Skip to main content

Distributional Compositional Semantics for Text Processing

Final Report Summary - DISCOTEX (Distributional Compositional Semantics for Text Processing)

The notion of meaning has been a central topic of study in many disciplines including Philosophy, Linguistics, Cognitive Science, Computer Science, and Artifical Intelligence (AI). From an AI perspective, developing a computational theory of meaning --- i.e. one which can be represented in, and exploited by, a computer --- is crucial to developing computer programs which can display intelligent behaviour. In the DisCoTex project (Distributional Compositional Semantics for Text Processing) we have developed a new theory of meaning which can be used to induce meaning representations from large bodies of online text, and exploited by computers when processing such text.

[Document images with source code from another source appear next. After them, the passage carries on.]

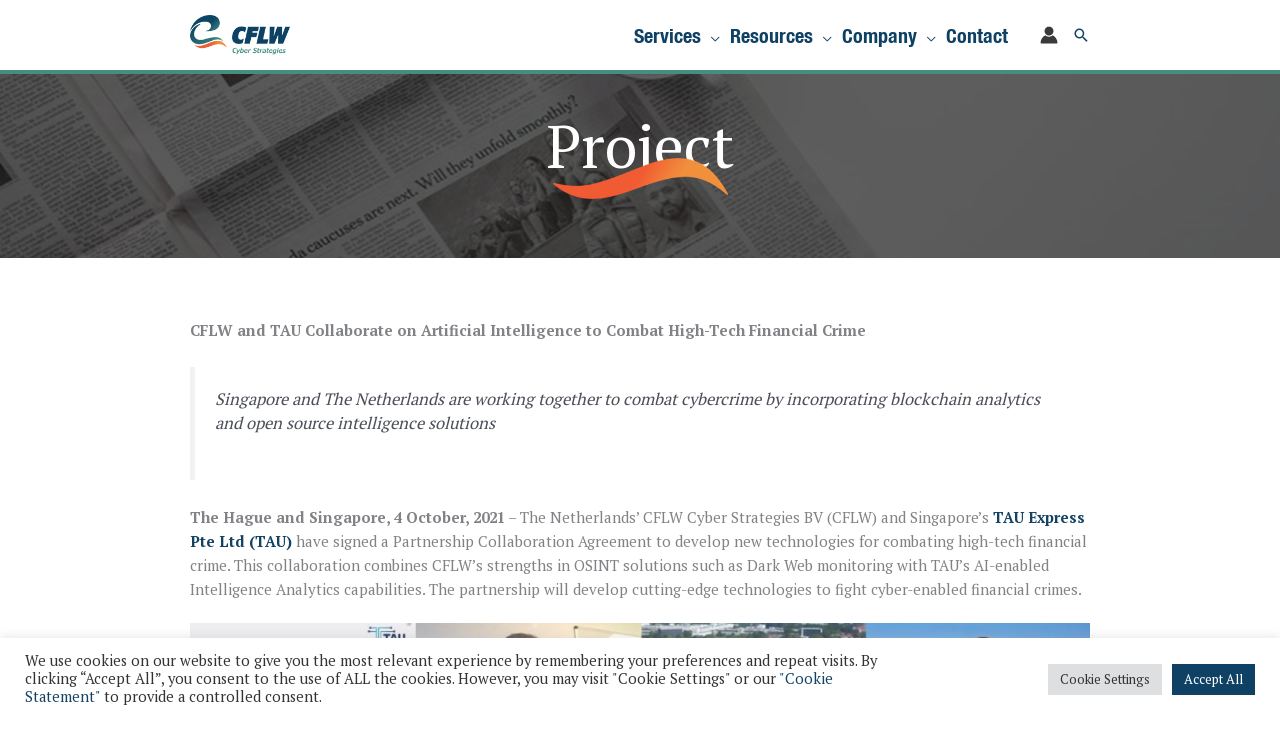

--- FILE ---
content_type: text/css
request_url: https://usercontent.one/wp/cflw.com/wp-content/mu-plugins/cflw/assets/uaf.css?ver=1764325013
body_size: 23
content:
				@font-face {
					font-family: 'helvetica-neue-con-b';
					src: url('./9886Helvetica-Neue-Con-B.woff2') format('woff2'),
						url('./9886Helvetica-Neue-Con-B.woff') format('woff');
					  font-display: auto;
				}

				.helvetica-neue-con-b{font-family: 'helvetica-neue-con-b' !important;}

DisCoTex is focused on a sub-branch of AI called Natural Language Processing (NLP, also known as Computational Linguistics), which is concerned with the automatic processing, analysis, and generation of natural language. The need to develop effective NLP technology is becoming more pressing as humans produce more information in the form of electronic text. Automatic tools are required for all of these applications to process and extract information from the textual data. In order to develop intelligent tools, the computer needs to acquire knowledge of the meanings of words and, crucially, requires a mechanism for combining the word meanings into meanings of whole phrases and sentences.

The achievements of the project are as follows:

o we have developed methods for inducing distributed word meanings from text, using techniques from neural-based machine learning (sometimes known as "Deep Learning");

o we have developed a whole theory of how to combine such distributed word meanings to obtain meanings of phrases and sentences;

o we have applied the theory to the construction of a natural language parser, which is a tool for automatically inferring the grammatical relations between words in a sentence.

We expect that the combination of machine learning and linguistics, which is a hallmark of the DisCoTex project, will be used in the future to develop the next generation of intelligent text processing software.